Corporate worship is a gift of grace on any Sunday. And inviting a large assembly of disciples of Jesus on Easter Sunday to announce together the core conviction that Christ our Lord is risen is one of the holiest opportunities any minister can have.

I know I’m not the only pastor or believer struggling to imagine a very different Easter this year. How will we celebrate Easter in the midst of the pandemic? Can we really cancel Easter Sunday worship? What would Easter be like without gathered congregations?

We’ll find out.

As Easter Sunday draws closer, we will undoubtedly find technical resources to help us prepare for new ways of worship. For now, as we begin our preparations, there are some powerful truths to keep in mind.

Our struggle with giving up Easter Sunday worship is an extension of the difficulty we have already encountered in giving up weekly worship gatherings. The Christian faith is not about social distance. It is about a highly relational kind of love that has been forging community ever since Jesus called his first disciples and put them in relationship with each other. There is something beautiful about a congregation of any size gathered for worship and shared witness.

If we didn’t struggle to let that go, something would be wrong with us.

However, at the heart of our faith is also a sacrificial love that gives up all for the benefit of others. Didn’t Paul call us to have the same mind as Christ, who “emptied himself, taking the form of a servant, being born in human likeness, and … humbled himself … even [to] death on a cross” (Philippians 2:7-8)?

And didn’t that same Jesus teach us that the greatest love is “to lay down one’s life for one’s friends” (John 15:13)? Isn’t the heart of love of neighbor a willingness to sacrifice for that neighbor’s well-being?

When we stay home on Easter Sunday -- and every Sunday for the time being -- aren’t we responding to the call to love one another and the world as Jesus loves?

We must affirm that the resurrection of Jesus is not contingent on a large gathering. It is neither validated by the presence of a large crowd nor diminished by an empty sanctuary.

Easter cannot be canceled; the resurrection cannot be removed. The great mystery of our faith remains that Christ has died, Christ is risen and Christ will come again.

Explore the material —
A: Condense the paragraph of the Easter worship text that begins "Our struggle with giving up Easter Sunday worship" into a short bulleted list that keeps its main points.
B: Carry on the piece about celebrating Easter during the pandemic, starting after its final sentence.

[Dataset entries]
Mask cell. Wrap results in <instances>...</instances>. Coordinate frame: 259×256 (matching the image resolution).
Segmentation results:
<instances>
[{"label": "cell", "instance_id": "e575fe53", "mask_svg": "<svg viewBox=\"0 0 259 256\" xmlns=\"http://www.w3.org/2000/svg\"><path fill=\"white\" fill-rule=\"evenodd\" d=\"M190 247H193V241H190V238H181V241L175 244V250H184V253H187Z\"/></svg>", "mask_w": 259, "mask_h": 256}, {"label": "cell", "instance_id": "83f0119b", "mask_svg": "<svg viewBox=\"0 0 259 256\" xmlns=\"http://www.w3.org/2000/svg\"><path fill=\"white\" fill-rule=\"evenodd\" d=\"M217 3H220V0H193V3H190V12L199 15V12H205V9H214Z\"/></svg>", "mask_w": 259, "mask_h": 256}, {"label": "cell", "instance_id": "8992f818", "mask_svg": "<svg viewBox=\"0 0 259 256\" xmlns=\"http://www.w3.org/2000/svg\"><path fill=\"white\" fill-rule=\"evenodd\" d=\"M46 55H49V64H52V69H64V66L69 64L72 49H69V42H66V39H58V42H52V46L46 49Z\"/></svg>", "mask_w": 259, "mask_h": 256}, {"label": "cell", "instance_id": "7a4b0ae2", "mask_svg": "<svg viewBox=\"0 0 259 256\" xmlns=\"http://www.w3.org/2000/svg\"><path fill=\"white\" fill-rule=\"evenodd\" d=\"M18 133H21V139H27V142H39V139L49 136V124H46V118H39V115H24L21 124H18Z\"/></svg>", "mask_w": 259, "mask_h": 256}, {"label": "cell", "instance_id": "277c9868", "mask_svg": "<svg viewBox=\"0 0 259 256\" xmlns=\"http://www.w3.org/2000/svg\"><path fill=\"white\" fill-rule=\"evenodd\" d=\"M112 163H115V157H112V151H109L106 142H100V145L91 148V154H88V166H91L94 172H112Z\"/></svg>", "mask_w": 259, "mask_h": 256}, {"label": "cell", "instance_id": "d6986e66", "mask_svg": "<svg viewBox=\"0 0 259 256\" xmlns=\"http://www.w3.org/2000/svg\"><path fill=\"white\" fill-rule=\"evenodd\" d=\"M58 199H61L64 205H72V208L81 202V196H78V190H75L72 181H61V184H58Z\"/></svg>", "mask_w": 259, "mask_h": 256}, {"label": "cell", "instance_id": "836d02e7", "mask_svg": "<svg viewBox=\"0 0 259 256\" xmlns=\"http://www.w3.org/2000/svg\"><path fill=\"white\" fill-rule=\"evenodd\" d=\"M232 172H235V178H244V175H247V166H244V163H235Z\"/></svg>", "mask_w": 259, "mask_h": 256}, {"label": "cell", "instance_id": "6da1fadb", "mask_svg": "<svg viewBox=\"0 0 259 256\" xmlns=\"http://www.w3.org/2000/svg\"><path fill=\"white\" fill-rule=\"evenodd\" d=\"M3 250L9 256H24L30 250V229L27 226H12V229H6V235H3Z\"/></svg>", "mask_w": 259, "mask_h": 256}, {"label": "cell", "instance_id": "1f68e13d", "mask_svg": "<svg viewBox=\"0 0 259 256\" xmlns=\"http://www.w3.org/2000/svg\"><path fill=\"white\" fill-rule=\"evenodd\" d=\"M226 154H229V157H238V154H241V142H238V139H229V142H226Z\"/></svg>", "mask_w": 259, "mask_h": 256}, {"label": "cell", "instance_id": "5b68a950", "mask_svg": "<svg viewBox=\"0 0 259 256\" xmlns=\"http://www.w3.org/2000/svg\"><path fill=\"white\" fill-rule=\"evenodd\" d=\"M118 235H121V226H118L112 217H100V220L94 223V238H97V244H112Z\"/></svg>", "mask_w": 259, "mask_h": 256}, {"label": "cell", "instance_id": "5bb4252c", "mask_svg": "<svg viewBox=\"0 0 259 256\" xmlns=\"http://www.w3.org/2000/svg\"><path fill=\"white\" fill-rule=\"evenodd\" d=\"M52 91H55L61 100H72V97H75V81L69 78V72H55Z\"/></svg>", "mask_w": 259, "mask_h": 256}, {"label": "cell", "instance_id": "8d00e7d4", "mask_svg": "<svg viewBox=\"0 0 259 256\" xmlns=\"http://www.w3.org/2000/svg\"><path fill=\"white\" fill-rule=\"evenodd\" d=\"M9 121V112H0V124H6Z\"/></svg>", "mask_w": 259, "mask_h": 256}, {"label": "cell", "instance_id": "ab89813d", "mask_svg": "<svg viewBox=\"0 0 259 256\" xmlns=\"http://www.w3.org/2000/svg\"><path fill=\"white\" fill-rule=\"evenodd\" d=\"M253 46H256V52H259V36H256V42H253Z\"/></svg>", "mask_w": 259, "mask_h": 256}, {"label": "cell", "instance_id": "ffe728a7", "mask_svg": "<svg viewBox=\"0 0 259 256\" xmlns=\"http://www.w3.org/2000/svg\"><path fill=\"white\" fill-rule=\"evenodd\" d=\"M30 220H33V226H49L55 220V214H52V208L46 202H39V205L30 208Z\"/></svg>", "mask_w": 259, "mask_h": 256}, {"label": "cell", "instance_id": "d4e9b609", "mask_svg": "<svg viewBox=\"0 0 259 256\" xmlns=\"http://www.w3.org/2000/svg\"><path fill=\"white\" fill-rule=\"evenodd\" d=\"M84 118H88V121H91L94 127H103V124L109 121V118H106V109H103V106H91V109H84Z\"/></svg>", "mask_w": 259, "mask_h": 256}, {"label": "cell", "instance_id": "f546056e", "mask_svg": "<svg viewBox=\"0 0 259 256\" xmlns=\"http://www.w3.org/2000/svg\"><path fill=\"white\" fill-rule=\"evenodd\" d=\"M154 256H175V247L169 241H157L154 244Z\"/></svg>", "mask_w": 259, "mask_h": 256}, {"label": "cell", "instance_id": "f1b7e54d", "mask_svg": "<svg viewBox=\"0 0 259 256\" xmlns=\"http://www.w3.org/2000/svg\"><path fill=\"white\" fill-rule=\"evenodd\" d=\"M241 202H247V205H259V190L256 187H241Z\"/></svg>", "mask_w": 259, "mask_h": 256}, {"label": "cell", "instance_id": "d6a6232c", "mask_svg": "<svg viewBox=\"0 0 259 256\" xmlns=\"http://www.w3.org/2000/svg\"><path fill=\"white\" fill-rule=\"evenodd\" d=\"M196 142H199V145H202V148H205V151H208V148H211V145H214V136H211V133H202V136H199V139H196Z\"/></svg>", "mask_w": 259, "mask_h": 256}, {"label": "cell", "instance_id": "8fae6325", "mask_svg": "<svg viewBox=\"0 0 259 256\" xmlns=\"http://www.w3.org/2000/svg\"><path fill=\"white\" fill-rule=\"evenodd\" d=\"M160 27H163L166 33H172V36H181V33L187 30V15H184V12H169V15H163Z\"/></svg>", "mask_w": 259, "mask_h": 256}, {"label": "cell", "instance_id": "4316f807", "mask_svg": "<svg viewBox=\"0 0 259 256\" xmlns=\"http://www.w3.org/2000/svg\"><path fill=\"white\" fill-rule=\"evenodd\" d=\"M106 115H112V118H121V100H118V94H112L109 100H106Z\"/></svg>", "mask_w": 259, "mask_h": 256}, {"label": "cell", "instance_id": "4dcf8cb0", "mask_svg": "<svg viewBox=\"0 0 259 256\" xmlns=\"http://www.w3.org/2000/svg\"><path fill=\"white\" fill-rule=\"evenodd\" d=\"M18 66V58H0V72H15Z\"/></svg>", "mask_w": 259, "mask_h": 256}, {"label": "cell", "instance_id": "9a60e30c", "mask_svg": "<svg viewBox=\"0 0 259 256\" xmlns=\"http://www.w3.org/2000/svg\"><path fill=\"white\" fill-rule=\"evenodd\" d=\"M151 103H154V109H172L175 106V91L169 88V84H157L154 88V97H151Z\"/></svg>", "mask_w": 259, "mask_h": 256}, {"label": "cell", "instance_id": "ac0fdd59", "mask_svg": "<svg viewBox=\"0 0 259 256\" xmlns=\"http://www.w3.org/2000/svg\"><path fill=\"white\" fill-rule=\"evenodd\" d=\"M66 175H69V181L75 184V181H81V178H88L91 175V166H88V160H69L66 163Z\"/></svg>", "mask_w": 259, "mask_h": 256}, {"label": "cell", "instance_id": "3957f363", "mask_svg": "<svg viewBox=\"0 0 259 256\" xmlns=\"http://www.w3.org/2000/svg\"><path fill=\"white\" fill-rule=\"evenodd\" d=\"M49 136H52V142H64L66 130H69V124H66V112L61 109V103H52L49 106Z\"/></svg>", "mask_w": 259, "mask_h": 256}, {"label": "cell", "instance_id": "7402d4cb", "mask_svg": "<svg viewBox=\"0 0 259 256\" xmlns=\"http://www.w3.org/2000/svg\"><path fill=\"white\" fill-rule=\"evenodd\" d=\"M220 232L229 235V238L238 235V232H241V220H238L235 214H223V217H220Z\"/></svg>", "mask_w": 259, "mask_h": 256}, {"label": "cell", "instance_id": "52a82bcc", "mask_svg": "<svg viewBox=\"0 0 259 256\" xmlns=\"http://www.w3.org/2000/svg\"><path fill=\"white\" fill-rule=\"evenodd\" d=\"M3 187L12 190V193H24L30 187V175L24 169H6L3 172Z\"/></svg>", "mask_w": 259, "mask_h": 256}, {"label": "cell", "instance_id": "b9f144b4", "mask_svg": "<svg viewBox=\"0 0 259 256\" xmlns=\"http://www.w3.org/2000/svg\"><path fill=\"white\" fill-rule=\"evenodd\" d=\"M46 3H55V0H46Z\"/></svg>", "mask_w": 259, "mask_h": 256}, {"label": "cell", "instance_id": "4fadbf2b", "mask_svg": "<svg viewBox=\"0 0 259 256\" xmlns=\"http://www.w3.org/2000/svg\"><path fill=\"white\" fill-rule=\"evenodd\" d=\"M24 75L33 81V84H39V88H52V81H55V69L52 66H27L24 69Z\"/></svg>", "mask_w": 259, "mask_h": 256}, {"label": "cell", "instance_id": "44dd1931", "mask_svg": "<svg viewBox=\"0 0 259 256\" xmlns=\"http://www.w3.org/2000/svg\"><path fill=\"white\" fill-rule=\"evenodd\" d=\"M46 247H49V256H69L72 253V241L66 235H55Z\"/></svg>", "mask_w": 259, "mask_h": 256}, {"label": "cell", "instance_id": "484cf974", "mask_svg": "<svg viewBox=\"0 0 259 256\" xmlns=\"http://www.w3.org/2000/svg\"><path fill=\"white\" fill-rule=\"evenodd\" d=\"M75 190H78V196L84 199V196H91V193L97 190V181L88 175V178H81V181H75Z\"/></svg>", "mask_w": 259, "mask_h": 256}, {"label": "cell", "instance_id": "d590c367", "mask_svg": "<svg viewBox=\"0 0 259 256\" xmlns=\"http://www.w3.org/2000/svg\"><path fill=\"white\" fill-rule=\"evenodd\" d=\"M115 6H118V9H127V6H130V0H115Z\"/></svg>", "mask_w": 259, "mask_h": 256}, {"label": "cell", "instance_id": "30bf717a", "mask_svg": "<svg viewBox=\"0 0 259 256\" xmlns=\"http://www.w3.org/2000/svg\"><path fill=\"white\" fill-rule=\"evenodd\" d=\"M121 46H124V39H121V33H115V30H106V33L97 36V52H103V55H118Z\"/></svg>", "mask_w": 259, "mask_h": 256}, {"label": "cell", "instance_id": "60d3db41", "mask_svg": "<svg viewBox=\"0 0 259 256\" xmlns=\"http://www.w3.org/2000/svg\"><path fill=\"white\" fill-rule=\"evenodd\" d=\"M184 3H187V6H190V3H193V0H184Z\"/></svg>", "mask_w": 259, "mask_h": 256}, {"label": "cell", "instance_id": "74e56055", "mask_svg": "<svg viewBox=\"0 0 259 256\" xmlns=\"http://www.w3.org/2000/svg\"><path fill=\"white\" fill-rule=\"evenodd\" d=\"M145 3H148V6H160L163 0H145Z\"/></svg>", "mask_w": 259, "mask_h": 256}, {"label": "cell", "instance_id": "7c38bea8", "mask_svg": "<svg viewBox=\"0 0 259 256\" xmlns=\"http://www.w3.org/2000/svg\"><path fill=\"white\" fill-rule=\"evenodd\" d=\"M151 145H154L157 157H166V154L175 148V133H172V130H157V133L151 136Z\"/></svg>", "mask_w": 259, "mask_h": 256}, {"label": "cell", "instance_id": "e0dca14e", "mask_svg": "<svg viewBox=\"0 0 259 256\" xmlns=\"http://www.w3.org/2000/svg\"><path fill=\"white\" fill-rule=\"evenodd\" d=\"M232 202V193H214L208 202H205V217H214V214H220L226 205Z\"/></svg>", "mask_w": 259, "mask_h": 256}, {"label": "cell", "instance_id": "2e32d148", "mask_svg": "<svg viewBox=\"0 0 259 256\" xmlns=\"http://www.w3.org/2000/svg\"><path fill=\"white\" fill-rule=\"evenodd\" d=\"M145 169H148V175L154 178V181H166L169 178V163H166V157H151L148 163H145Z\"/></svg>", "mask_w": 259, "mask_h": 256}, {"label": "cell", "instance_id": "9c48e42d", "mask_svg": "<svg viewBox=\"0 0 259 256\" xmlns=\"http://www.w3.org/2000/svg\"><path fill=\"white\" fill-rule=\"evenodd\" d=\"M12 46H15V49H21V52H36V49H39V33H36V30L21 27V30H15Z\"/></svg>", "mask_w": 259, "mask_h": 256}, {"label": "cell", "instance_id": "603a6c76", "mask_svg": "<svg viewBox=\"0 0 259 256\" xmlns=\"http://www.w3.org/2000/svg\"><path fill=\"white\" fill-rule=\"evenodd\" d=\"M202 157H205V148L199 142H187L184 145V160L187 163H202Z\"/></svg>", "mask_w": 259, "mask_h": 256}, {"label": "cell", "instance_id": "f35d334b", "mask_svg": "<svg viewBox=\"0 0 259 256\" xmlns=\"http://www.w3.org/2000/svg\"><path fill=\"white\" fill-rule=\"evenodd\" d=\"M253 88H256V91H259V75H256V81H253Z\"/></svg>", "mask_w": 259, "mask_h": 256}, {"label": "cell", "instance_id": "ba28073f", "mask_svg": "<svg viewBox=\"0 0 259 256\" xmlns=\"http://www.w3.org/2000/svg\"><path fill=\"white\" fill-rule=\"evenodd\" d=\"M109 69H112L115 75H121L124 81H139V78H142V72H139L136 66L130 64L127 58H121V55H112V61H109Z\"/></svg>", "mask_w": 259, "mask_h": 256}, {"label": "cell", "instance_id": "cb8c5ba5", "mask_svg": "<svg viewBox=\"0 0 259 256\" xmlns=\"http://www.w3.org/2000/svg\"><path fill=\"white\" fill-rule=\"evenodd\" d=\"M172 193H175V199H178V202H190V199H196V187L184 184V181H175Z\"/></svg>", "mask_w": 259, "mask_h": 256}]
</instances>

Exercise results —
A:
- Struggling to give up Easter Sunday worship extends the difficulty of already giving up weekly worship gatherings.
- The Christian faith is not about social distance but about a highly relational love.
- That love has built community since Jesus called his first disciples and put them in relationship with each other.
- A congregation of any size gathered for worship and shared witness is beautiful.

B:
The risen Christ can meet us in our homes, along the paths of our lives and in the midst of the greatest challenges of our time. The question is not whether Christ is risen or even whether Easter will be celebrated.

The only question is how we will celebrate and participate in the resurrection miracle in a moment when the truth is more powerful than ever.

The first Easter was not celebrated in a large congregation. The resurrection was first announced to a small group of women gathered at a tomb and then proclaimed to disciples who were gathered behind locked doors consumed by fear and overcome with guilt.

The first Easter worship was held in a home, among a small group of disciples. The early church spread through small gatherings in homes all over Asia Minor and Europe. The witness of Scripture and the story of the early church are clear that the resurrection does not require large assemblies for validation; the power of the risen Christ is that he is everywhere, among all people, in every conceivable setting.

Because Christ is alive and has gone ahead of us, the ministry of the church can be carried out in homes and through relationships. That is how it was in the beginning -- and how it needs to be in this moment.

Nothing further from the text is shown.